It’s our first day in the Andes, yesterday evening we arrived from Lima in Juliaca and I still don’t have fully adopted to the height. Compared to Lima the air is remarkable clean but it’s also thin.
But back to the schoolyard and our hosts, the local team from the NGOs Alfalit and Cedepas. The NGOs based in Juliaca and Puno support women in rural villages in their struggle for empowerment through an education in veterinary medicine to improve the living conditions of their livestock and the productivity of their household. But before we’re introduced to their projects, it’s time for sport! After introducing ourselfs, we just have enough time to refresh our suncream before we join the roughly 25 women in their exercise. The emancipation of women in this rural area is also one of education and sports – the small women clothed in many layers of pullovers and skirts are becoming true sportswomen, first waving their arms together, then running in circles to finally put on Barcelona and Real Madrid shirts and hitting the football-field. What seems as a calm game in the first few minutes, evolves into a literally breathtaking event at over 4.000 m above zero, as we join them. Afterwards they present traditional music and dances and accompany us to the veterinary project of Cedepas, where women are educated in veterinary medication and appropriate nutrition, to proactively improve their household’s productivity as well as to take care of their sick animals.

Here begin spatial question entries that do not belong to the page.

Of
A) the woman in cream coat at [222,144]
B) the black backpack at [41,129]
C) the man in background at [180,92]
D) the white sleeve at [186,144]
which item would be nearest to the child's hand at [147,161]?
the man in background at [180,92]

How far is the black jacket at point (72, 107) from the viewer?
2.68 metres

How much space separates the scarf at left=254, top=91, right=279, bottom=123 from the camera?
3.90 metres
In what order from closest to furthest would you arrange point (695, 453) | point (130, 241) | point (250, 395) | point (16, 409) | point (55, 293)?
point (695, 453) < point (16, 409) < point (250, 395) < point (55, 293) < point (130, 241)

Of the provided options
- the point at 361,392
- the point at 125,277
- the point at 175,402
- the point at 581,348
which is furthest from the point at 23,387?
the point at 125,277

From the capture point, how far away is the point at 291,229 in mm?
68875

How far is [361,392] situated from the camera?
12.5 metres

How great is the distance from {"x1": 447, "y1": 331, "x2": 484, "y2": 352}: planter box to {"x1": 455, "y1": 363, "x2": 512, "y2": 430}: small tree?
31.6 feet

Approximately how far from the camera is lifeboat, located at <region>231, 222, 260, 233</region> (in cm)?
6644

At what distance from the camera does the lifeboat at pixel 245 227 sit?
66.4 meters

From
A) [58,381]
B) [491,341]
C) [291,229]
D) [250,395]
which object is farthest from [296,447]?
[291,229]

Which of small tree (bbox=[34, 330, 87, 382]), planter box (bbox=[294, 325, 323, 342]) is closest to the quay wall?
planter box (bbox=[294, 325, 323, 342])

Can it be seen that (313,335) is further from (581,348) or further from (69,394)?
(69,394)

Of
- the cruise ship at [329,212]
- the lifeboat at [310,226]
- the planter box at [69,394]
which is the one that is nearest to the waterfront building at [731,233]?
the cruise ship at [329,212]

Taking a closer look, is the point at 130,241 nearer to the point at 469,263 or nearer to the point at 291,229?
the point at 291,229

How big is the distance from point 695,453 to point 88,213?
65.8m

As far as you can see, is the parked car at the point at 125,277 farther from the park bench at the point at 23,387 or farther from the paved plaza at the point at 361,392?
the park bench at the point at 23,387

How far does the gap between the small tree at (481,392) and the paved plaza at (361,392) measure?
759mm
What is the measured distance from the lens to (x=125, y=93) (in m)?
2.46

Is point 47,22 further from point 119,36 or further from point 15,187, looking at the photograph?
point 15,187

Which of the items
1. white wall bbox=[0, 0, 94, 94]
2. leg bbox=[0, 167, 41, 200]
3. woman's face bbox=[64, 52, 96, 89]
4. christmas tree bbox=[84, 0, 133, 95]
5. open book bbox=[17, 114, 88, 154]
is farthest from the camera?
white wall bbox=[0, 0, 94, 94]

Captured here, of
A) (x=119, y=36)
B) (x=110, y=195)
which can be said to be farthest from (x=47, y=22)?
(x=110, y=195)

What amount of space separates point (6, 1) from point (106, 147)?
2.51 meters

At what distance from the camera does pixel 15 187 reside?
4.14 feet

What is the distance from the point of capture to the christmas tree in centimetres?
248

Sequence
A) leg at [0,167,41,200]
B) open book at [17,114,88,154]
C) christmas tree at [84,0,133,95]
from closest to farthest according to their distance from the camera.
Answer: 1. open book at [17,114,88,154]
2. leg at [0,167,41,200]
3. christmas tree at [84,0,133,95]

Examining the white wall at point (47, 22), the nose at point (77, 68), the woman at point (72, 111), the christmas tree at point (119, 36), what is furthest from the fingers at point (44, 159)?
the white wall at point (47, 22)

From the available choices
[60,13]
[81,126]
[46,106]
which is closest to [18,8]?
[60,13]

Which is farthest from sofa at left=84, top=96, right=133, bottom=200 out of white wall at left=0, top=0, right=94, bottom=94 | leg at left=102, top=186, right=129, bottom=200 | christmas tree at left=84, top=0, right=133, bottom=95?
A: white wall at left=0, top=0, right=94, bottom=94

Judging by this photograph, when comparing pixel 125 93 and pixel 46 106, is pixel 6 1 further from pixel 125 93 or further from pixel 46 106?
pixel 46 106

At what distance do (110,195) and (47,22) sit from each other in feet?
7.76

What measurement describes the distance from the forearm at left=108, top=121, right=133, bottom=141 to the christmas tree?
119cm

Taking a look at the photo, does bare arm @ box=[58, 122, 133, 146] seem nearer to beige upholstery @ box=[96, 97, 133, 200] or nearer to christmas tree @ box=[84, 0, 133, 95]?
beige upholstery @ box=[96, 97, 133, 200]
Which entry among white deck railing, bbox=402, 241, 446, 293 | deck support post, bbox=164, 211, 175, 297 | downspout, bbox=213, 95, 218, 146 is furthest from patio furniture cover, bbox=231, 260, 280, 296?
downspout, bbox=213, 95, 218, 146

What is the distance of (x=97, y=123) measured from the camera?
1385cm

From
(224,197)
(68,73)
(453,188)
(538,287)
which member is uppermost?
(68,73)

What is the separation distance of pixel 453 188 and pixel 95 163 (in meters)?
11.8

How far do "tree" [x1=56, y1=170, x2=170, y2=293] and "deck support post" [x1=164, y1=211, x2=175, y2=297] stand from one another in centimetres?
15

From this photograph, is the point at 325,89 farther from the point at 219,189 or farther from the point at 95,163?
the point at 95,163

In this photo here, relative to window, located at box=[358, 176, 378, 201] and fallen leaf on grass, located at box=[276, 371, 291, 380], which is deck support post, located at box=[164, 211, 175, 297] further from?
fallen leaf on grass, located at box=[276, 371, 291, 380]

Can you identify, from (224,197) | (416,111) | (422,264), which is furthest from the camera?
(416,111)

After a traditional lunch, we continue on the road to the next village, where Cedepas educates women to produce fertilizer and recycle their otherwise thrown away materials. Local resources such as ashes, dung, bananas and hay with additional minerals and yeast are used to produce fertilizer for the families field’s. During the process itself, the women are taking the lead, their husbands are carrying out their orders. They are proud to present their work and the crops they grow with it and during one hour, they produce 350 kgs of fertilizer.
What meets the eye is the remarkable engagement of the NGO workers as well as the impressive motivation of the women, that hosted us so lovely, to improve their lives and their families. This is only possible thanks to the women and men of Alfalit and Cedepas, as well as that of their supporters such as Mission 21, the Basle Mission Society, for whom we traveled to Peru.